私は自分の心を奮い立たせない。
いかなるときも。
私の心はしばしば、恐怖にまみれている。
特に何もなくても。
それでも私は、奮い立たせない。
自分の心を鼓舞したりはしない。
恐怖を払いのけようともしない。
ただ恐怖のなかにある。
それは本当に恐ろしいこと。
不安で不安でたまらない。
手も足も出ないときもある。
恐怖に明確な理由などないときもある。
いや、ほとんどがそうであるかもしれない。
それでも私は、奮い立たせない。
ただ恐怖のなかにあるということに気づいている。
そして恐怖のなかにありながら、ただそこにとどまる。
まるで何が起こるかわからない暗闇のなかを、震えながらうずくまっているかのように。
すると、私の気分などおかまいなしに、私たちの暮らしは流れていく。
いつのまにか日暮れの時間が近づいていることに気づく。
生きるためには、最低限度やることがある。
だが恐怖で動きたくない。
それでも私は、奮い立たせない。
どうしてもやることがあるときは、いやいやながらも恐る恐る行為する。
まるでほふく前進をするように、一歩一歩。
恐怖を存分に味わいながら。
一つひとつの行為に時間がかかるので、へとへとに疲れ切る。
それでも私は、奮い立たせない。
そして、多くを求めない。
難なくできる人とも比べない。
というより、求める気も比べる気も起こらない。
求めても比べても、何の足しにもならないということを、
これまでの人生で完全に理解しているから。

* * *

→ 取り組む課題:
A) 恐怖についての文章を「まるで何が起こるかわからない暗闇のなかを、震えながらうずくまっているかのように。」から「一つひとつの行為に時間がかかるので、へとへとに疲れ切る。」まで書き出し、その際「暗闇」を「闇夜」に書き換えること。
B) 恐怖についての文章で、どうしてもやることがあるとき、「私」はどのように行為するか。
C) 恐怖についての文章の要点を二文でまとめよ。
あとに続く行は、この作業には使わない。

→ データ欄:
* * *

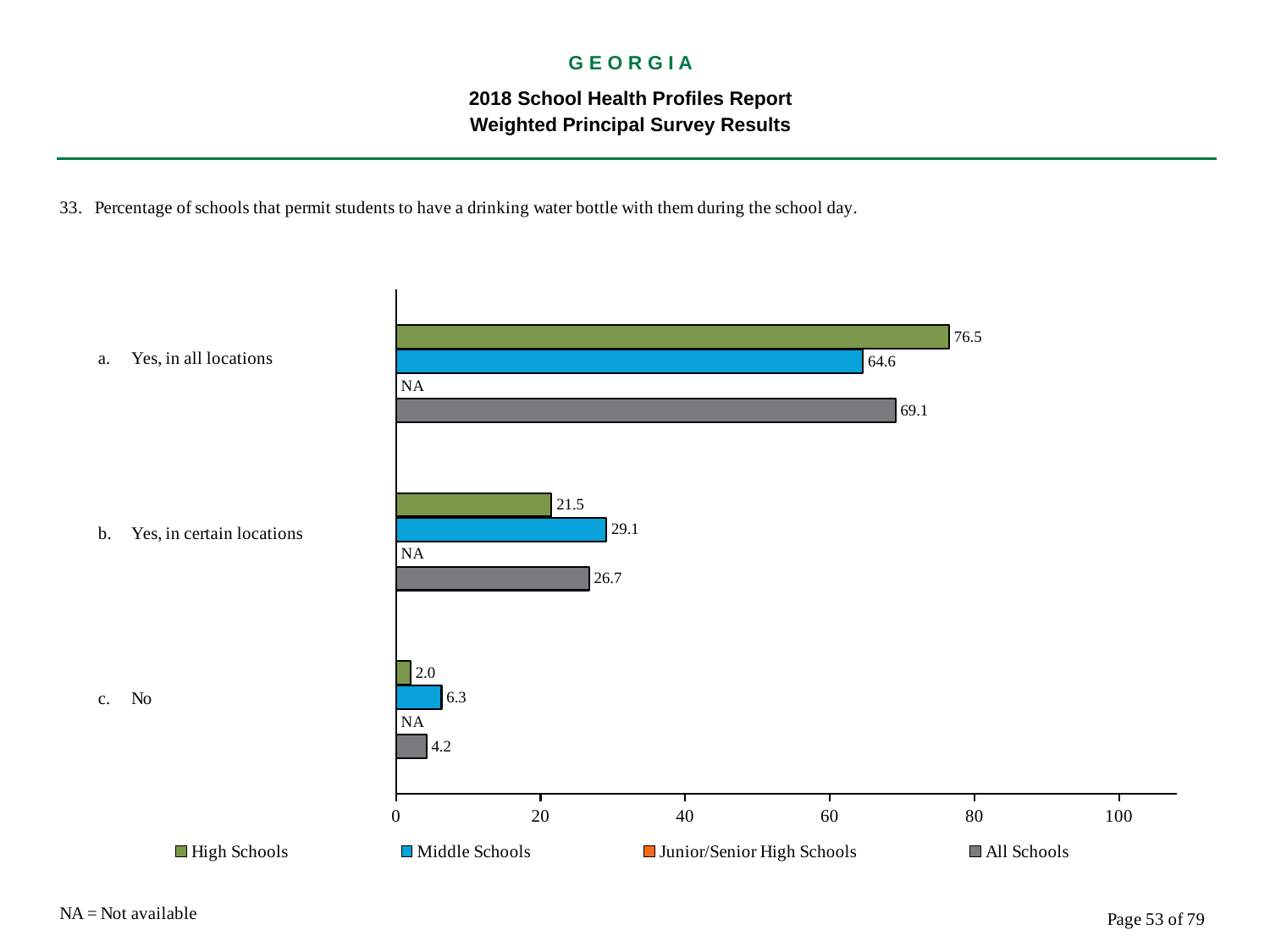
How many series does the legend list? 4 Which category has the lowest value for High Schools? No What is the difference between the High Schools and Middle Schools values for "Yes, in all locations"? 11.9 For "Yes, in certain locations", which is larger: High Schools or Middle Schools? Middle Schools Is the value for All Schools for "Yes, in all locations" greater or less than 60? greater What is the value for All Schools for "No"? 4.2 What kind of chart is shown on the slide? bar chart What is the value for High Schools for "Yes, in all locations"? 76.5 What is shown for Junior/Senior High Schools for "Yes, in all locations"? NA Which category has the highest value for All Schools? Yes, in all locations How many categories are shown on the chart? 3 What is the value for Middle Schools for "Yes, in certain locations"? 29.1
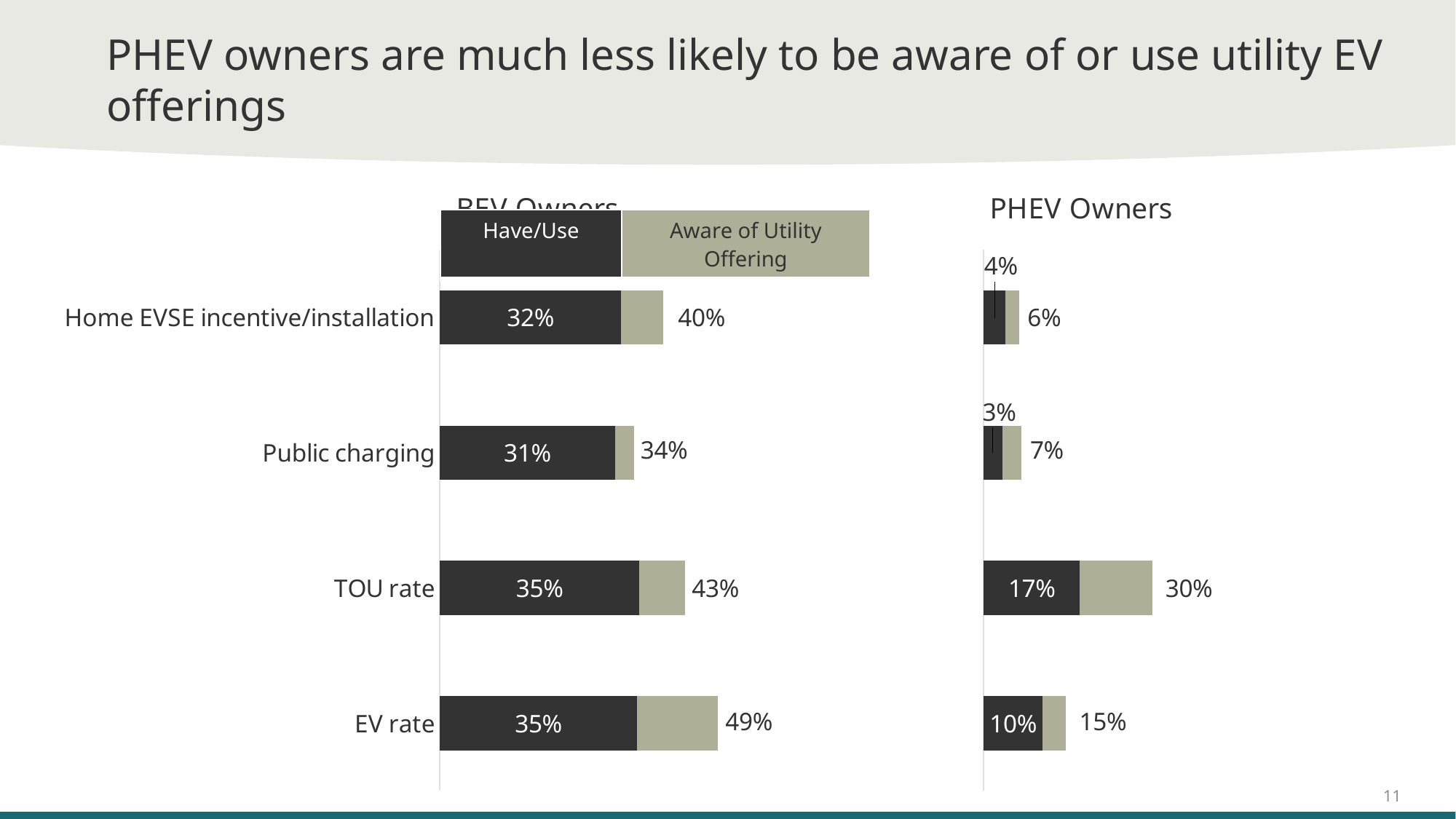
In the BEV Owners chart, which category has the highest Aware of Utility Offering value? EV rate In the PHEV Owners chart, what is the Have/Use value for TOU rate? 17% In the PHEV Owners chart, what is the difference between the Aware of Utility Offering value and the Have/Use value for TOU rate? 13% In the BEV Owners chart, what is the Aware of Utility Offering value for EV rate? 49% What is the difference between the BEV Owners and PHEV Owners Have/Use values for EV rate? 25% How many categories are shown in the BEV Owners chart? 4 How many series does the legend list? 2 In the PHEV Owners chart, which category has the lowest Have/Use value? Public charging In the PHEV Owners chart, what is the Aware of Utility Offering value for Public charging? 7% In the BEV Owners chart, what is the Have/Use value for Home EVSE incentive/installation? 32% What type of chart is the PHEV Owners chart? Bar chart Which is larger: the Aware of Utility Offering value for TOU rate in the BEV Owners chart or in the PHEV Owners chart? BEV Owners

* * *

→ 解答一覧:
A)
まるで何が起こるかわからない闇夜のなかを、震えながらうずくまっているかのように。
すると、私の気分などおかまいなしに、私たちの暮らしは流れていく。
いつのまにか日暮れの時間が近づいていることに気づく。
生きるためには、最低限度やることがある。
だが恐怖で動きたくない。
それでも私は、奮い立たせない。
どうしてもやることがあるときは、いやいやながらも恐る恐る行為する。
まるでほふく前進をするように、一歩一歩。
恐怖を存分に味わいながら。
一つひとつの行為に時間がかかるので、へとへとに疲れ切る。

B) いやいやながらも恐る恐る行為する。

C) 「私」はしばしば恐怖にまみれても自分の心を奮い立たせず、恐怖のなかにあることに気づきながら、ただそこにとどまる。どうしてもやることがあるときは恐る恐る一歩一歩行為してへとへとに疲れ切るが、多くを求めず、難なくできる人とも比べない。